Multiplicative Attribute Graph Model of Real-World Networks

TL;DR

This paper introduces the Multiplicative Attribute Graph (MAG) model that captures how node attributes influence network structure, providing analytical insights into connectivity, component emergence, and degree distributions in real-world networks.

Contribution

The paper presents the MAG model, a novel approach that links node attributes with network topology, and offers mathematical analysis of its properties.

Findings

MAG can produce networks with log-normal or power-law degree distributions.

Derived thresholds for connectivity and giant component emergence.

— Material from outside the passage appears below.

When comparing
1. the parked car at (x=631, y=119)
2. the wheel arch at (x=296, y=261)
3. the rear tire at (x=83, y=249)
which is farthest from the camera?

Networks modeled by MAG have a constant diameter.

Abstract

Large scale real-world network data such as social and information networks are ubiquitous. The study of such social and information networks seeks to find patterns and explain their emergence through tractable models. In most networks, and especially in social networks, nodes have a rich set of attributes (e.g., age, gender) associated with them. Here we present a model that we refer to as the Multiplicative Attribute Graphs (MAG), which naturally captures the interactions between the network structure and the node attributes. We consider a model where each node has a vector of categorical latent attributes associated with it. The probability of an edge between a pair of nodes then depends on the product of individual attribute-attribute affinities. The model yields itself to mathematical analysis and we derive thresholds for the connectivity and the emergence of the giant connected component, and show that the model gives rise to networks with a constant diameter. We analyze the degree distribution to show that MAG model can produce networks with either log-normal or power-law degree distributions depending on certain conditions.